« Parce que personne ne devrait avoir à se contenter de miettes pour survivre », a-t-il déclaré fermement. « Mangez en paix. Cet endroit m’appartient. Et à partir d’aujourd’hui, il y aura toujours une assiette qui vous attendra ici. »
J’étais sans voix. Les larmes me brûlaient les yeux. Je pleurais, mais seulement de faim.
J’ai pleuré de honte, de honte, d’humiliation de me sentir diminuée… et de soulagement de savoir que quelqu’un, pour la première fois depuis longtemps, m’avait vraiment vue.
•••
Je suis revenu le lendemain.
Et à l’autre.
Et le suivant aussi.
À chaque fois, le serveur me saluait avec un sourire, comme si j’étais un client habituel. Je m’asseyais à la même table, mangeais en silence, et une fois mon repas terminé, je pliais soigneusement mes serviettes.
Un après-midi, il réapparut : l’homme en costume. Il m’invita à m’asseoir avec lui. J’hésitai d’abord, mais quelque chose dans sa voix me rassura.
« Avez-vous un nom ? » m’a-t-il demandé.
—Lucía—ai-je répondu doucement.
—Et l’âge ?
-Dix-sept.
Il hocha lentement la tête. Il ne posa plus de questions.

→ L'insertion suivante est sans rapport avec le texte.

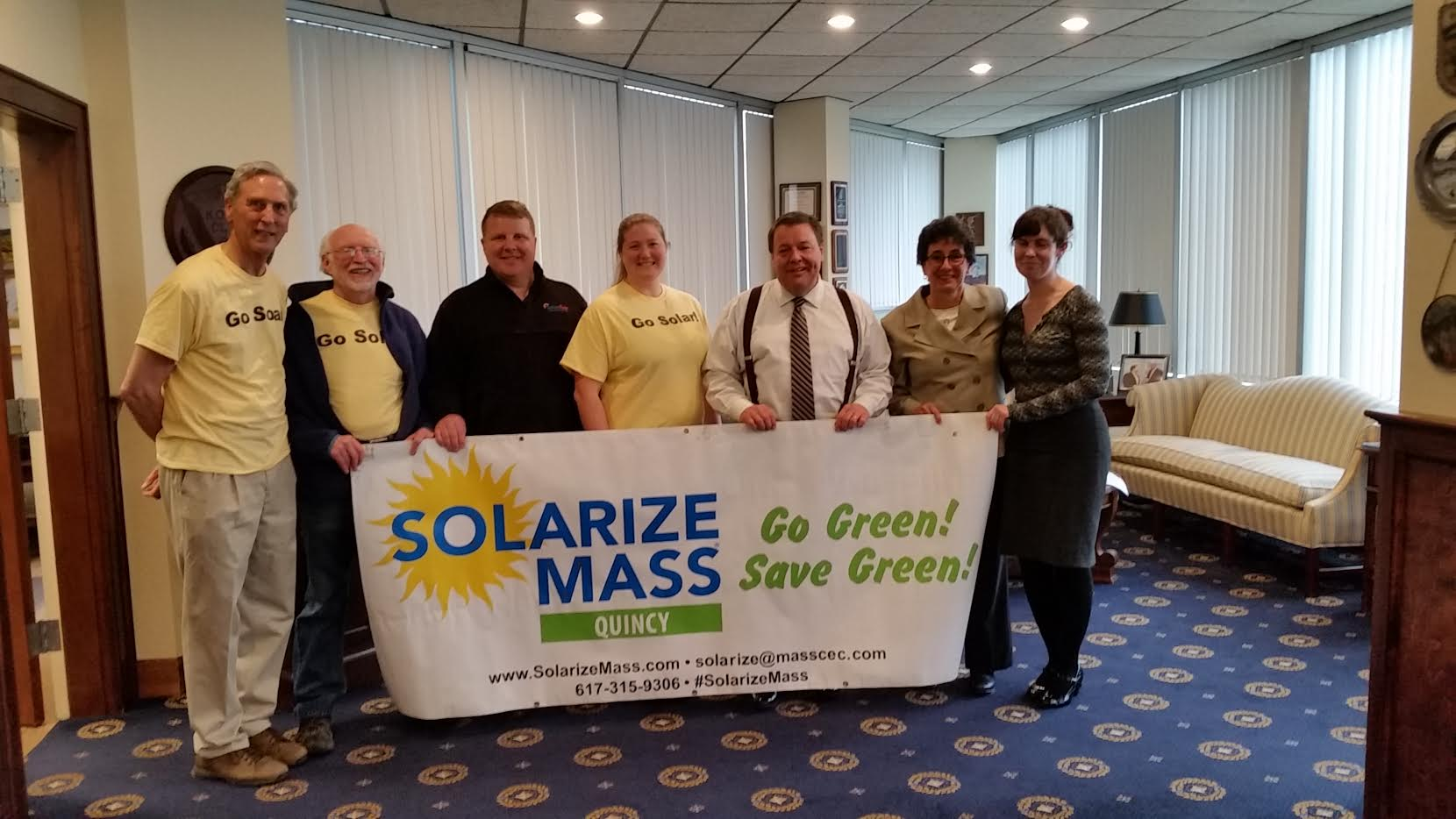 2016_solar_award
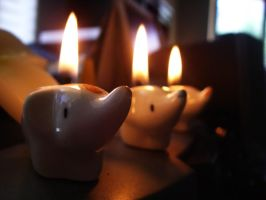 Candles by xo-lexus-ox
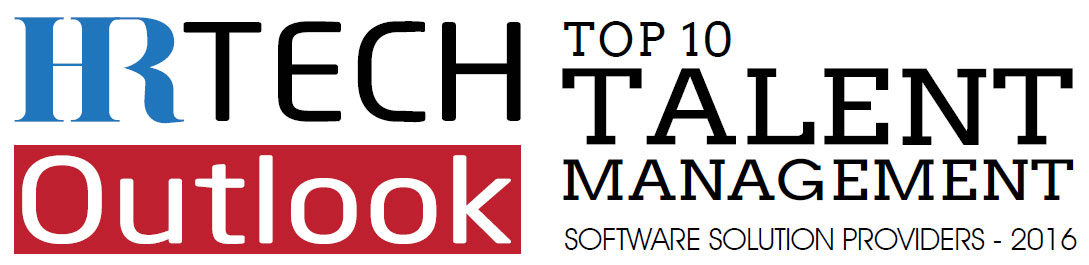 Top 10 Talent Management Software Solution Companies - 2016
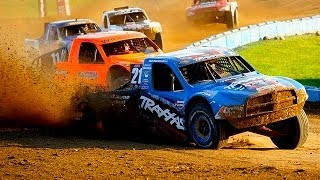 Crandon (WI) United States  city images : REPLAY! Round 7 - TORC: The Off Road Championship from Crandon, WI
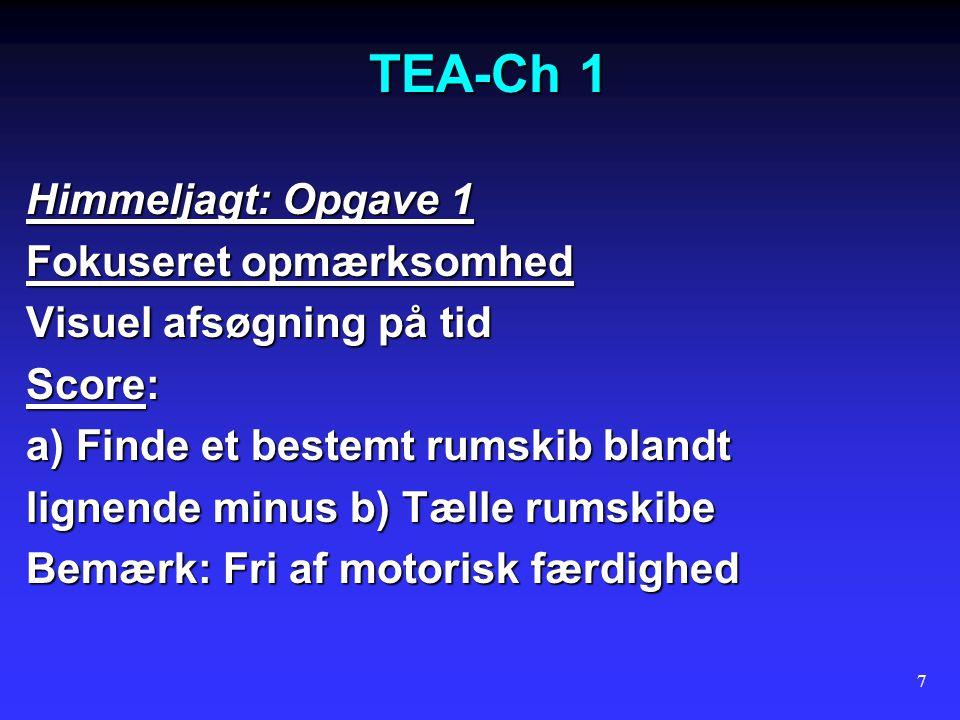 TEA-Ch 1 Himmeljagt: Opgave 1 Fokuseret opmærksomhed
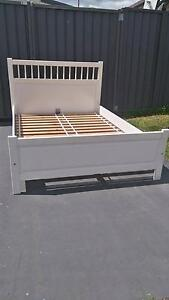 DOUBLE White Wooden BED frame St Marys Penrith Area Preview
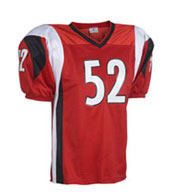 Youth Twister Steelmesh Football Jersey
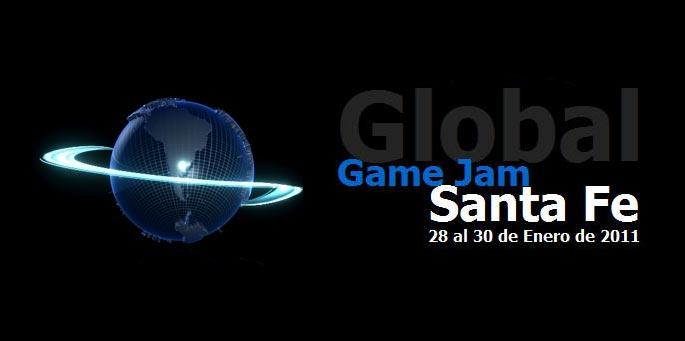 Global Game Jam Santa Fe 2011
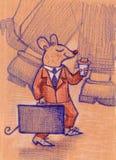 O bom rato pequeno no terno com café vai trabalhar ilustração do vetor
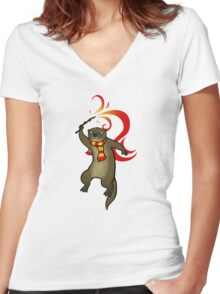 Parry the Otter Women's Fitted V-Neck T-Shirt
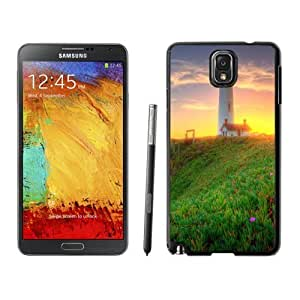 NEW Unique Custom Designed For Case HTC One M7 Cover Phone Case With Lighthouse Green Coast Sunrise_Black Phone Case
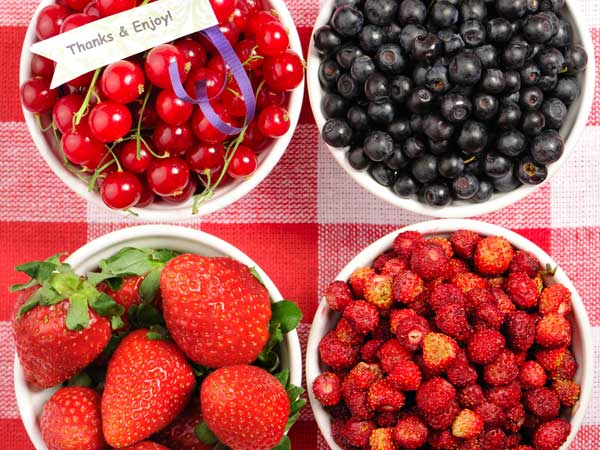 7 Reasons Why Berries Are One Of The Healthiest Foods!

Au bout d’un moment, il m’a dit :
—Vous avez faim, oui. Mais pas seulement de nourriture.
Je le regardai, perplexe.
—Vous avez soif de respect. De dignité. Que quelqu’un vous demande comment vous allez et ne vous considère pas comme un déchet dans la rue.
Je ne savais pas quoi répondre. Mais j’avais raison.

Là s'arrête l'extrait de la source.